[ACTION ITEM] Everything in the data except the pictures belongs in your answer, copied exactly.

[DATA SEGMENT]

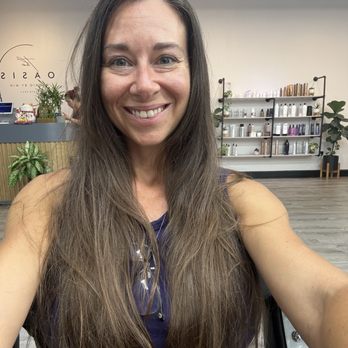 The Oasis Studio By Min - Before pic - Hair Salons Near Me - Cypress, Texas The Oasis Studio By Min - Before pic - Hair Salons Near Me - Cypress, Texas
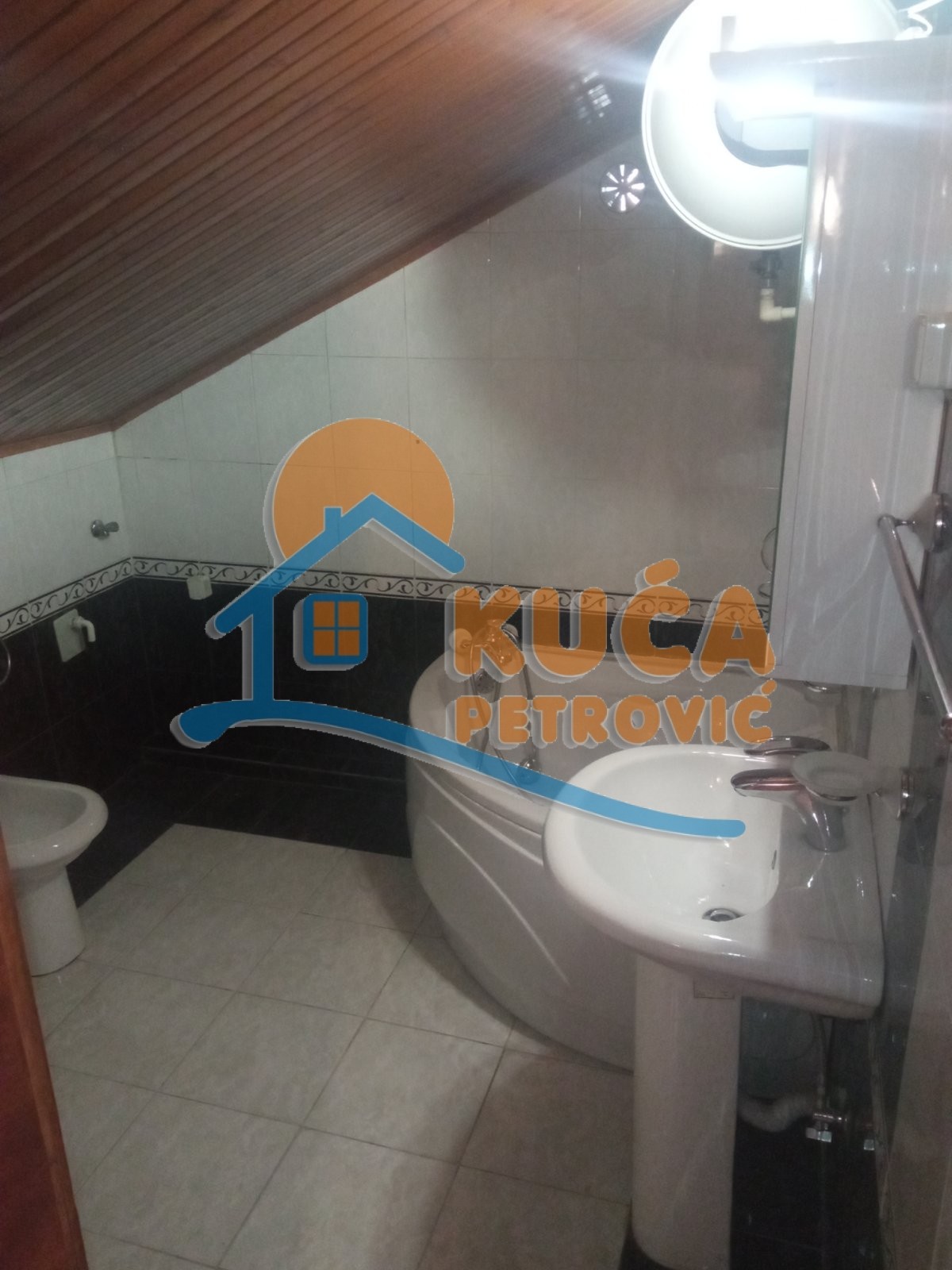 Trosoban stan, 120 m2, Marger, Dositeja Obradovića ID: i-07101 11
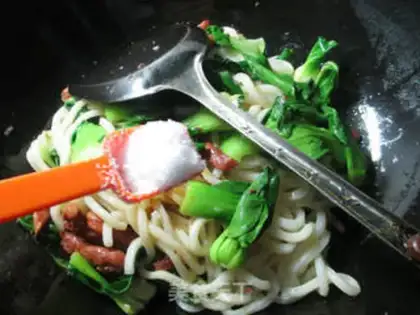 Make The green oxen willows and twilight noodles step 6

[YOUR SOLUTION]
 The Oasis Studio By Min - Before pic - Hair Salons Near Me - Cypress, Texas The Oasis Studio By Min - Before pic - Hair Salons Near Me - Cypress, Texas
 Trosoban stan, 120 m2, Marger, Dositeja Obradovića ID: i-07101 11
 Make The green oxen willows and twilight noodles step 6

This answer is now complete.